Miré la herida. No era mayor de un buen pinchazo de alfiler.

Mientras tanto, se presentó el doctor indio.

El marqués le dijo:

—Se ha herido en el brazo y, naturalmente, ha habido una nueva crisis.

Saib Khan rogó que se le dejara solo con la enferma.

Ésta abrió los ojos y nos miró tan suplicante que me sentí hondamente conmovido. Sin embargo, ante las miradas de Saib Khan y del marqués, no se atrevió a decir nada. Sus temblorosos labios no dejaron pasar más que un débil gemido. Hubo que abandonarla.

El marqués nos lo indicaba ya. Salimos de la habitación. Nos seguían Sangor y Sing-Sing.

El marqués nos señaló la puerta hendida.

—He tenido que hundirla —nos explicó—. En sus crisis, no podemos dejar sola a la marquesa. Se mataría, se arrojaría por el balcón, se aplastaría la cabeza contra la pared…

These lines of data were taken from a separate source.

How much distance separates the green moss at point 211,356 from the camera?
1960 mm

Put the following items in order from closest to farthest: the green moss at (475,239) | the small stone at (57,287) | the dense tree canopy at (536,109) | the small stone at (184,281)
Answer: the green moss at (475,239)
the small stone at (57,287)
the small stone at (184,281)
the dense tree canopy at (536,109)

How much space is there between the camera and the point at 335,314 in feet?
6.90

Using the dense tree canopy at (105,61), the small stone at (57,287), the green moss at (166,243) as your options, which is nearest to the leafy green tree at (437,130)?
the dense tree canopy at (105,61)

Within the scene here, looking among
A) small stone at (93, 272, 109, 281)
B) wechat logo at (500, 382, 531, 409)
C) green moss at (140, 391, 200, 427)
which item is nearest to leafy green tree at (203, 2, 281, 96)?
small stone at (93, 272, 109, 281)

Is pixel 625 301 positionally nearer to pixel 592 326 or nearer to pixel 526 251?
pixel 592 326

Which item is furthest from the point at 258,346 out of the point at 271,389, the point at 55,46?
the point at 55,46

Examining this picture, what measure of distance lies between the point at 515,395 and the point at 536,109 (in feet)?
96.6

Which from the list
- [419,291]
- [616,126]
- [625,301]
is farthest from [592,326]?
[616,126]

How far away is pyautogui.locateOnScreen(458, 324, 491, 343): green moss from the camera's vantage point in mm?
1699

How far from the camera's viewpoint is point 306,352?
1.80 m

—Pero ¿qué ha pasado? —preguntó Cristina.

Yo no pregunté nada. Estaba horriblemente turbado y apenas me atrevía a mirar al marqués, de tanto como temía que pudiera leer mis pensamientos, en mis inciertos y espantosamente inquietos pensamientos.

Nos llevó a un saloncillo reservado para la marquesa en la planta baja, y que aún tenía abierta una ventana al jardín. Junto a la ventana trepaba un rosal.